Forscher der Uni Lübeck wollen Geschlecht neu definieren
Männlich, weiblich, fertig. Dass es nicht so einfach ist und es viele Varianten von Geschlecht gibt, weiß die Medizin schon länger. Bisher wurde es aber nur in einzelnen Fachbereichen untersucht. Das ändert sich jetzt.
Wie Geschlecht in der Forschung behandelt wird, hat eine größere Auswirkung auf jeden einzelnen von uns als man vielleicht zuerst denkt. In der Medizin wurde beispielsweise jahrzehntelang nur an männlichen Körpern geforscht und die Ergebnisse eins zu eins auf Frauen übertragen. Dabei gibt es große Unterschiede, im Gehirn und anderen Organen - in jeder einzelnen Zelle.
Wie unterscheiden sich Zellen ja nach Geschlecht?
Bei ihrem Forschungsprojekt im Institut für Humangenetik untersuchen Malte Spielmann und sein Team die Zusammensetzung einzelner Zellen, erst mal mit Proben von Mäuseorganen.
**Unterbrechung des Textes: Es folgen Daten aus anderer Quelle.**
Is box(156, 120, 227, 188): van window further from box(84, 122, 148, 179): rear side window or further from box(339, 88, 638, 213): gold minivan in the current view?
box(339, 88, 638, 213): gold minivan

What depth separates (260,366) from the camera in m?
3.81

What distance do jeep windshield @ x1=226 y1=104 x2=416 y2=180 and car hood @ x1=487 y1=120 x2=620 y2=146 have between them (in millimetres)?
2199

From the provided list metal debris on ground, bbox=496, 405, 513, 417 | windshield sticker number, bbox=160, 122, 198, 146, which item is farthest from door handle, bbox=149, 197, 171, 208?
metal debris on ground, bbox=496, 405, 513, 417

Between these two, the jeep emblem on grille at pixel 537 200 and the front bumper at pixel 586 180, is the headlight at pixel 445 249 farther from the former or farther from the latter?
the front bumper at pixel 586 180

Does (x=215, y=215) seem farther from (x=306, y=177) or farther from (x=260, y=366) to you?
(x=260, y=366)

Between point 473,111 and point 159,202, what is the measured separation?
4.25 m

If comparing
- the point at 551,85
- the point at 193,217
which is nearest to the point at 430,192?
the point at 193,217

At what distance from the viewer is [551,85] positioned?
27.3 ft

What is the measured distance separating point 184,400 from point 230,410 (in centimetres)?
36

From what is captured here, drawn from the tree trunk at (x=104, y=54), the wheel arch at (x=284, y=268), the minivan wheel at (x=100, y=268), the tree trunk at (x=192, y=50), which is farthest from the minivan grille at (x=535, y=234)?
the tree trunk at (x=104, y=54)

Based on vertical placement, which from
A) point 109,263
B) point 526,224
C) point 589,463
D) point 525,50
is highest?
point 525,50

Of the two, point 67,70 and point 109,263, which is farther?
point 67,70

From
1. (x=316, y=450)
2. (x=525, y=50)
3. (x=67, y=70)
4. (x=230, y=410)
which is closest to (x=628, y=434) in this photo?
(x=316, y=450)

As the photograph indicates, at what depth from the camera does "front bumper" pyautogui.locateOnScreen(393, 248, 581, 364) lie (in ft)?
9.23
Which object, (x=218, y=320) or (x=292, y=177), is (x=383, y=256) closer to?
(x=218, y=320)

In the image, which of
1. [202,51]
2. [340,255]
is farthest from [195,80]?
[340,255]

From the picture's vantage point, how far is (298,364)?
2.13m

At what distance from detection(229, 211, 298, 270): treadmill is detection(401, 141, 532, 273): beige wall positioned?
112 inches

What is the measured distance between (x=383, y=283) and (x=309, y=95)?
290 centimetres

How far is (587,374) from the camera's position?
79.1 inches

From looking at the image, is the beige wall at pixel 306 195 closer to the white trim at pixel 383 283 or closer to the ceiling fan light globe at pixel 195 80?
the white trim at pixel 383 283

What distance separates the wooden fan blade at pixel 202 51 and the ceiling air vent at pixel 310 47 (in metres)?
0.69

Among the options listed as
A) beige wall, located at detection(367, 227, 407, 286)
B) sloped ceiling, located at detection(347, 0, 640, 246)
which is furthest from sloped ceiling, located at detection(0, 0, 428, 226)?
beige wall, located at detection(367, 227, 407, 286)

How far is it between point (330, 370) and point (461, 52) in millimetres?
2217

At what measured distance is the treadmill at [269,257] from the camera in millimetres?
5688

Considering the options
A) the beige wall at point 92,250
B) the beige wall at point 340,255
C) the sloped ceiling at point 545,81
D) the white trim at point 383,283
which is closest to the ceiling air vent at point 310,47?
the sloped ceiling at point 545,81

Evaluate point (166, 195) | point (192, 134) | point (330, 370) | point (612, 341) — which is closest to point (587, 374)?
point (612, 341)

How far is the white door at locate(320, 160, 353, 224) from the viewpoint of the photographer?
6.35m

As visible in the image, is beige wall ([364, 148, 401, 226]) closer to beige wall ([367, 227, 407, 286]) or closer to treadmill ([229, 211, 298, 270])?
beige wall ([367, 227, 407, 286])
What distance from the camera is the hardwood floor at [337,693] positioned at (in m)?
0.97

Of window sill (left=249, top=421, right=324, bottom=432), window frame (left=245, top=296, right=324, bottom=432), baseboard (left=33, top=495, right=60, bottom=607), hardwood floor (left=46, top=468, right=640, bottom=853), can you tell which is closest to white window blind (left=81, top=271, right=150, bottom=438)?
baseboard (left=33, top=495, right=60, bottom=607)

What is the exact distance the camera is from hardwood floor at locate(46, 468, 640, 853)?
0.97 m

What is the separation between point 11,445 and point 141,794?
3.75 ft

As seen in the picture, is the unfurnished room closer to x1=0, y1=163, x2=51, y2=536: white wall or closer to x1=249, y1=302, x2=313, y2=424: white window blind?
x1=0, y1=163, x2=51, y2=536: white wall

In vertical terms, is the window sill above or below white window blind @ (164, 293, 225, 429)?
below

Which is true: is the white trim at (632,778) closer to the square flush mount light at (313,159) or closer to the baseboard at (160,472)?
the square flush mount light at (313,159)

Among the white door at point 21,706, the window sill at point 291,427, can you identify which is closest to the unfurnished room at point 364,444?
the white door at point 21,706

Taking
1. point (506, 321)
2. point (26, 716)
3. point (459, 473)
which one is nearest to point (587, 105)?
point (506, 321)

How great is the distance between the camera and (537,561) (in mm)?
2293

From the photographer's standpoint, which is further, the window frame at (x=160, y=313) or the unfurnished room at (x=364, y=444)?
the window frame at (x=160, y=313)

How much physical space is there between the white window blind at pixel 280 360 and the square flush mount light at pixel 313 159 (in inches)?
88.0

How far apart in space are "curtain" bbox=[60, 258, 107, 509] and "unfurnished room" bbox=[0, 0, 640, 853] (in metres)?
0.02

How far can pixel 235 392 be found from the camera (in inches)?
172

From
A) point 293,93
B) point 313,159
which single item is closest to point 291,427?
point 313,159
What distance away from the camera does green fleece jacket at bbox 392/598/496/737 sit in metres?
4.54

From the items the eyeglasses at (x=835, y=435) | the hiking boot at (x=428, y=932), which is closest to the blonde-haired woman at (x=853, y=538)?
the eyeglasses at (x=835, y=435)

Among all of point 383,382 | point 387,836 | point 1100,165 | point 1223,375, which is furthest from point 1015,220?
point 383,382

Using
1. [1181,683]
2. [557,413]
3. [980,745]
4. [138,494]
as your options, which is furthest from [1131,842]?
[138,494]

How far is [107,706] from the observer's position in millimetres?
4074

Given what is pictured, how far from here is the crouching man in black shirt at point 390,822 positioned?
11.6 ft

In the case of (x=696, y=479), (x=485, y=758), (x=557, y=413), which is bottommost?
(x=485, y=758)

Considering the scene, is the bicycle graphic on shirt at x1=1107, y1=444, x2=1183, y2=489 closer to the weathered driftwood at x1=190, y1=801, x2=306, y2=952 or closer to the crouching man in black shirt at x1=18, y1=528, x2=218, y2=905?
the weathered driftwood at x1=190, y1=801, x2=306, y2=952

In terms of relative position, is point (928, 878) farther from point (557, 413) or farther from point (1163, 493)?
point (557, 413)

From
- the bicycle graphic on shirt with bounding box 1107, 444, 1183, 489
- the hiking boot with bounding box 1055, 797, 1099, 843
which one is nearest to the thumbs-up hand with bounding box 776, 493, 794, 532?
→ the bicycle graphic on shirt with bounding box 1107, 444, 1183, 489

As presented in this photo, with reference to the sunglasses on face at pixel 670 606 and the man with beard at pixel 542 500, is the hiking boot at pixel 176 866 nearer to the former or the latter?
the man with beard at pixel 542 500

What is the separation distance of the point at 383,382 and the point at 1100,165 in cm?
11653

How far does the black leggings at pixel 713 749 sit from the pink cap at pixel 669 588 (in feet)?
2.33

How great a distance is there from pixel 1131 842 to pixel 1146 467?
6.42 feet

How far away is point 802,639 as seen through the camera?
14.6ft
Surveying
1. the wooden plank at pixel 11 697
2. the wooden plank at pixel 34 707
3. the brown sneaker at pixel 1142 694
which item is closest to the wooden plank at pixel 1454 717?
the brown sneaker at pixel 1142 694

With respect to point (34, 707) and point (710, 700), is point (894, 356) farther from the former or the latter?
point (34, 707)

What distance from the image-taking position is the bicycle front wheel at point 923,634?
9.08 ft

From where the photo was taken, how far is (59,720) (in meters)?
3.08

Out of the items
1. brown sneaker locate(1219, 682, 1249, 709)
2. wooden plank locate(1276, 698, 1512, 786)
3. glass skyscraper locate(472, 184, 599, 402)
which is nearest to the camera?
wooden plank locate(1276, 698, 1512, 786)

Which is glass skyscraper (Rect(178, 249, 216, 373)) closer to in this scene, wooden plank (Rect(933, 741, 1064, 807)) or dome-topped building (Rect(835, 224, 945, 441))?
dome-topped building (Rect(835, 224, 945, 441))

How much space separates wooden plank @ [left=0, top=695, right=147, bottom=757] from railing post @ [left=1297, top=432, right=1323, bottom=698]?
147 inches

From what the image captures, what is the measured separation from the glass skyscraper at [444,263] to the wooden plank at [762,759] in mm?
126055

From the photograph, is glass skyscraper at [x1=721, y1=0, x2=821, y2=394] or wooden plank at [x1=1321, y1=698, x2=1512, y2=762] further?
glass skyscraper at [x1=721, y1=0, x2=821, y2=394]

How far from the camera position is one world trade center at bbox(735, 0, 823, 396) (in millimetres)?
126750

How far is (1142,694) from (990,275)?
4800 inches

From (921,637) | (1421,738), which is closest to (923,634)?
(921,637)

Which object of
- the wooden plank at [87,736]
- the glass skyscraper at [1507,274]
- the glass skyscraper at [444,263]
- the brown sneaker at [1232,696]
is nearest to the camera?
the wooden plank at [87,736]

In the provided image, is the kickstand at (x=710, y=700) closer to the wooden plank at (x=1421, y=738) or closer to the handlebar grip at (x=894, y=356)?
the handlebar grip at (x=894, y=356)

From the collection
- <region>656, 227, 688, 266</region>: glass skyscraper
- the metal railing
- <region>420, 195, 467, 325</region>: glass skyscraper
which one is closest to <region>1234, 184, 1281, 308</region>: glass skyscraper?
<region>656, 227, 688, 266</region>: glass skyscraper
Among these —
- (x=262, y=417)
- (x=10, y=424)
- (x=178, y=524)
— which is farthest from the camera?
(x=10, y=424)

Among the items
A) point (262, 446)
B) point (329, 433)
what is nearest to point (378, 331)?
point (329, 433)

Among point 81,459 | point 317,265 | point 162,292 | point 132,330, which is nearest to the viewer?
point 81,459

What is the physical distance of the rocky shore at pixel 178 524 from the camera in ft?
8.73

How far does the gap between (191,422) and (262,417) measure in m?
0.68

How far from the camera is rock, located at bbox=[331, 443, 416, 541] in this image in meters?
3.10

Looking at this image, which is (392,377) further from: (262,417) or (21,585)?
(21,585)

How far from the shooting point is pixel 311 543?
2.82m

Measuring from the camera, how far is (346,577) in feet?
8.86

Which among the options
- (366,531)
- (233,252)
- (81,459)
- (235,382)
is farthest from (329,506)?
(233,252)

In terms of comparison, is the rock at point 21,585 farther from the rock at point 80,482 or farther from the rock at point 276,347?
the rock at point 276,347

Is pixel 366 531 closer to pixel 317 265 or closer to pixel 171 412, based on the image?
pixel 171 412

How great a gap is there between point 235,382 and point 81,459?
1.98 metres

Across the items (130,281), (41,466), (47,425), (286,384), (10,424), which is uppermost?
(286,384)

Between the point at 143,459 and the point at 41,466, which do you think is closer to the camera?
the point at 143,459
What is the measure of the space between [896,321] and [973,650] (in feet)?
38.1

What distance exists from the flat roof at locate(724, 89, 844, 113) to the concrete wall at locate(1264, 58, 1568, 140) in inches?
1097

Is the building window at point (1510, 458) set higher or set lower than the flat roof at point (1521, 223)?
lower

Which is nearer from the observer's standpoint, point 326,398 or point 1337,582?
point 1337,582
Sie wollen herausfinden, wie sich die Zellen je nach Geschlecht unterscheiden. "In den Immunzellen des Gehirns findet man bei männlichen Mäusen bestimmte Zelltypen, die bei weiblichen anders sind. Und wenn diese Mäuse in die Wechseljahre kommen, dann sieht man wieder ganz andere Zelltypen", erklärt Spielmann. Im nächsten Forschungsschritt wollen sie das auch an menschlichen Zellen untersuchen. Ihre These: Auch bei Menschen sehen Zellen unterschiedlich aus, bei Männern anders als Frauen oder Menschen mit Varianten der Geschlechtsentwicklung. Zukünftig könnte das auch bei medizinischen Behandlungen entscheidend sein.
"Geschlecht geht jeden an"
Spielmanns Projekt ist eines von insgesamt 17 Einzelprojekten zum Thema "Sexdiversity". Seit einem Monat forschen rund 50 Expertinnen und Experten aus verschiedenen Fachbereichen von Biologie über Medizin bis zu Philosophie gemeinsam über die Vielfalt des Geschlechts. Ihr Ziel: Sie wollen Geschlecht neu definieren, Wissenslücken schließen - zum Wohle aller.
"Letztendlich geht Geschlecht jeden von uns an." Olaf Hiort, Sprecher des Sonderforschungsbereichs
Die Forschung an den Mäuseorganen von Spielmann ist Grundlagenforschung für zukünftige medizinische Behandlungen: "Bei jeder Stellenausschreibung können Sie sich mittlerweile als männlich, weiblich oder divers bewerben, aber wenn Sie ins Krankenhaus kommen, werden Sie in zwei Kategorien eingeteilt - die vielleicht gar nicht zutreffen: Ich könnte zum Beispiel ein etwas weibliches Fettgewebe haben, mein Herz könnte dafür eher männlich sein. Daher wollen wir schauen, ob wir bessere Therapien entwickeln können, im Sinne einer personalisierten Medizin."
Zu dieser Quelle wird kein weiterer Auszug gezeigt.